Dams could 'permanently damage Amazon'

By Rebecca Morelle
Science Correspondent, BBC News

The Amazon basin is the largest and most complex river system in the worldImage source, Edgargo Latrubesse
Image caption,
The Amazon basin is the largest and most complex river system in the world

The Amazon basin could suffer significant and irreversible damage if an extensive dam building programme goes ahead, scientists say.

Currently, 428 hydroelectric dams are planned, with 140 already built or under construction.

Researchers warn that this could affect the dynamics of the complex river system and put thousands of unique species at risk.

"The world is going to lose the most diverse wetland on the planet," said lead author Prof Edgargo Latrubesse, from the University of Texas at Austin, US.

Cascading problems

The Amazon basin covers more than 6.1 million sq km, and is the largest and most complex river system on the planet.

It has become a key area for hydroelectric dam construction.

But this study suggests that the push for renewable energy along the Amazon's waterways could lead to profound problems.

The international team of researchers who carried out the research is particularly concerned about any disruption to the natural movement of sediment in the rivers.

This sediment provides a vital source of nutrients for wildlife in the Amazon's wetlands. It also affects the way the waterways meander and flow.

“[The sediment is] how the rivers work, how they move, how they regenerate new land, and how they keep refreshing the ecosystems," said Prof Latrubesse.

The Texas researcher said that at present environmental assessments were being carried out for each dam in isolation, looking at their impact on the local area. But he argued a wider approach was needed for the Amazon.

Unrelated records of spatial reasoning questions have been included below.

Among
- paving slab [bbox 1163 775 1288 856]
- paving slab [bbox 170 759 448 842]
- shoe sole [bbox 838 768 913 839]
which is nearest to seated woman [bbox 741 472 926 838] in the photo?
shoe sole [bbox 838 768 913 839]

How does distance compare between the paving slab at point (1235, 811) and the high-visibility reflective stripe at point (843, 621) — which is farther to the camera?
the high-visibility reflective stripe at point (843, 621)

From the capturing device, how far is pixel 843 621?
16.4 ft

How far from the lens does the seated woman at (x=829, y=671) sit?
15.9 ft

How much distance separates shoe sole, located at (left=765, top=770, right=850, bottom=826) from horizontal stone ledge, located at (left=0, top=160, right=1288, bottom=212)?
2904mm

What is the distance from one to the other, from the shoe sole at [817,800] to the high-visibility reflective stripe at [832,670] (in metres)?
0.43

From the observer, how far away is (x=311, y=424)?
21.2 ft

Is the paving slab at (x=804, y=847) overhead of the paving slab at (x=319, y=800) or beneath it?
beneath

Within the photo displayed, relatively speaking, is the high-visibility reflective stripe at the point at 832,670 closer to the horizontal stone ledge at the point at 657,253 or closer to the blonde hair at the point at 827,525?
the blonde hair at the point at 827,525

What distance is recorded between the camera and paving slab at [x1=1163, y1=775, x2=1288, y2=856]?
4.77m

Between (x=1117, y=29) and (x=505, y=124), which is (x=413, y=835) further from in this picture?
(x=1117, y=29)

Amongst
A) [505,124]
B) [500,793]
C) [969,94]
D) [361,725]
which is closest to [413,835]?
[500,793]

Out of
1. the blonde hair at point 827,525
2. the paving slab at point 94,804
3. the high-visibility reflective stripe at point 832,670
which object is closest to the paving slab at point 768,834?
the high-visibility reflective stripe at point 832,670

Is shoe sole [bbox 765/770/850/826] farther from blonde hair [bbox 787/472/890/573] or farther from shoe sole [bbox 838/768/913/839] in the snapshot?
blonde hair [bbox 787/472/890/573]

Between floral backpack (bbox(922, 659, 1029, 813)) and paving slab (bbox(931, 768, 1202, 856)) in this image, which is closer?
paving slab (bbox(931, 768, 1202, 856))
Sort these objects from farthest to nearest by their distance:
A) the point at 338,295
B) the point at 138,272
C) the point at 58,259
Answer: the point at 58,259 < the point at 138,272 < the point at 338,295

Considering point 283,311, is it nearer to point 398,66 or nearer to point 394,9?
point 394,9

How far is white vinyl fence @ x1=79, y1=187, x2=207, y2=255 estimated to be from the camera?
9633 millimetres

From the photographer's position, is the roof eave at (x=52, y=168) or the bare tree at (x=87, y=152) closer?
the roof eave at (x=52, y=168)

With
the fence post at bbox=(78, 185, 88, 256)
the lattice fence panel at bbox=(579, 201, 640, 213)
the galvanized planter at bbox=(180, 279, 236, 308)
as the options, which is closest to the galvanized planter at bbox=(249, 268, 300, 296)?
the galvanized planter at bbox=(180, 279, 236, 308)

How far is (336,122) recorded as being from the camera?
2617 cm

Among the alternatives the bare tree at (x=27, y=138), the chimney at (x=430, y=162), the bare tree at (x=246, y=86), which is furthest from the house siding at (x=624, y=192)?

"The problem is nobody is assessing the whole package: the cascade of effects the dams produce on the whole system."

Image caption,
The team says a fuller assessment needs to be done before the dam-building progresses further

The researchers have highlighted the Madeira, Maranon and Ucayali rivers - all tributaries of the Amazon River - as areas of great concern.

These rivers are home to many unique species, and the scientists say these would be under threat if even a fraction of the planned dams go ahead.

Prof Latrubesse said: “All of these rivers hold huge diversity, with many species that are endemic.

“Thousands of species could be affected, maybe even go extinct.“

The researchers warn that any damage could be irreversible, and they say any risks must be considered before the dams are allowed to go ahead.